[EXCERPTED TEXT]
Hello,
I monitored a significant slowdown in FFCx compilation speed using latest nightly dolfinx vs. docker image from Oct. 2nd. Consider this nonlinear elasticity MWE:
#!/usr/bin/env python3
import time, sys
from mpi4py import MPI
from petsc4py import PETSc
import numpy as np
from dolfinx import fem, mesh
import ufl
start = time.time()
comm = MPI.COMM_WORLD
msh = mesh.create_box(comm, [np.array([0.0, 0.0, 0.0]),np.array([2.0, 1.0, 1.0])], [5, 5, 5],
mesh.CellType.tetrahedron, mesh.GhostMode.none)
dim = msh.geometry.dim
P = ufl.VectorElement("CG", msh.ufl_cell(), 1)
V = fem.FunctionSpace(msh, P)
u = fem.Function(V)
du = ufl.TrialFunction(V)
var_u = ufl.TestFunction(V)
F = ufl.Identity(dim) + ufl.grad(u)
C = ufl.variable(F.T*F)
Ic = ufl.tr(C)
IIc = 0.5*(ufl.tr(C)**2. - ufl.tr(C*C))
IIIc = ufl.det(C)
Ic_bar = IIIc**(-1./3.) * Ic
IIc_bar = IIIc**(-2./3.) * IIc
# dev Mooney-Rivlin + vol Ogden
Psi = 1. * (Ic_bar - 3.) + 1. * (IIc_bar - 3.) + (1./4.) * (-2.*ufl.ln(ufl.sqrt(IIIc)) + ufl.sqrt(IIIc)**(2.) - 1.)
S = 2.*ufl.diff(Psi,C)

[GIVEN INFORMATION]
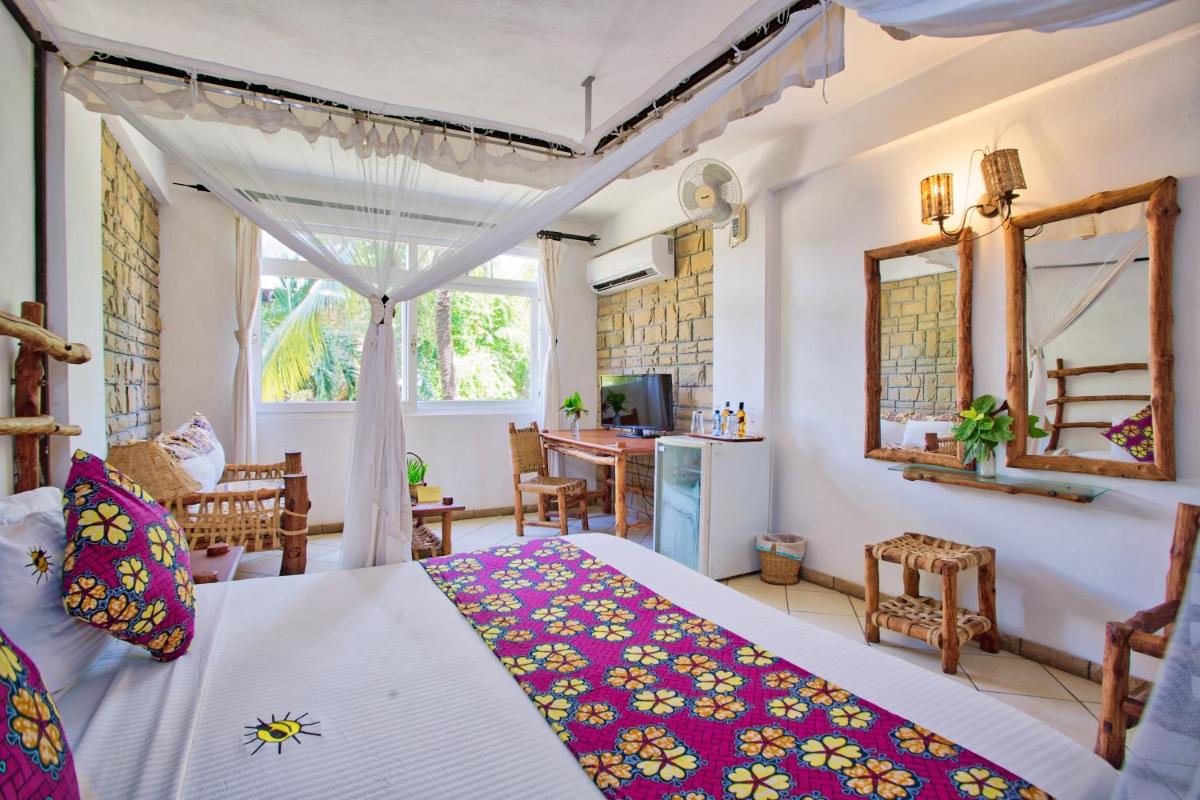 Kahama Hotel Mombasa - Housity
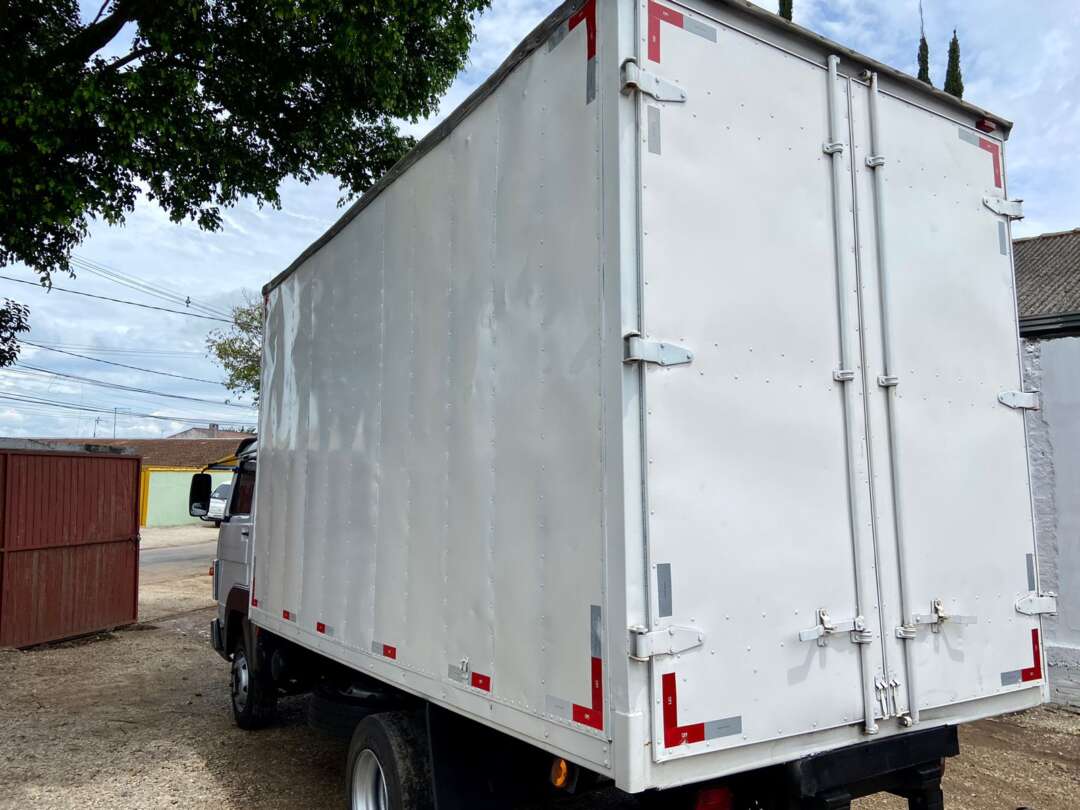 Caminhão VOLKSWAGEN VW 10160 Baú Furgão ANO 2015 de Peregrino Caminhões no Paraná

[TASK LIST]
**A.** In the forum post about slower FFCx compilation, what cell type does the mesh in the example code use?
**B.** Pick up the forum post on slower FFCx compilation after its last line of code and carry it on.

[ANSWERS BY ITEM]
**A.** Tetrahedron.

**B.**
# inner virtual work
var_C = ufl.grad(var_u).T * F + F.T * ufl.grad(var_u)
dW_int = ufl.inner(S, 0.5*var_C)*ufl.dx
# jacobian - either via ufl's derivative or directly written as form
#jac = ufl.derivative(dW_int, u, du)
Cmat = 2.*ufl.diff(S,C)
i, j, k, l, m, n = ufl.indices(6)
Ctang = ufl.as_tensor(Cmat[i,j,k,l]*ufl.derivative(C, u, du)[k,l], (i,j))
jac = (ufl.inner(0.5*Ctang,0.5*var_C) + ufl.inner(S,ufl.derivative(0.5*var_C, u, du)))*ufl.dx
# assemble
r = fem.petsc.assemble_vector(fem.form(dW_int))
r.ghostUpdate(addv=PETSc.InsertMode.ADD, mode=PETSc.ScatterMode.REVERSE)
K = fem.petsc.assemble_matrix(fem.form(jac), [])
K.assemble()
if comm.rank == 0: # only proc 0 should print this
print('Time needed: %.4f s (= %.2f min)' % ( time.time()-start, (time.time()-start)/60. ))
sys.stdout.flush()
This takes 2.2 seconds with Oct. 2nd docker image and 21.0 seconds using latest (1 core).
Is there anything specific to set to speed up FFCx?
(Sorry that it’s a bit lengthy but I wanted to create sufficiently complex forms so that reasonable timings can be measured…)
Thanks!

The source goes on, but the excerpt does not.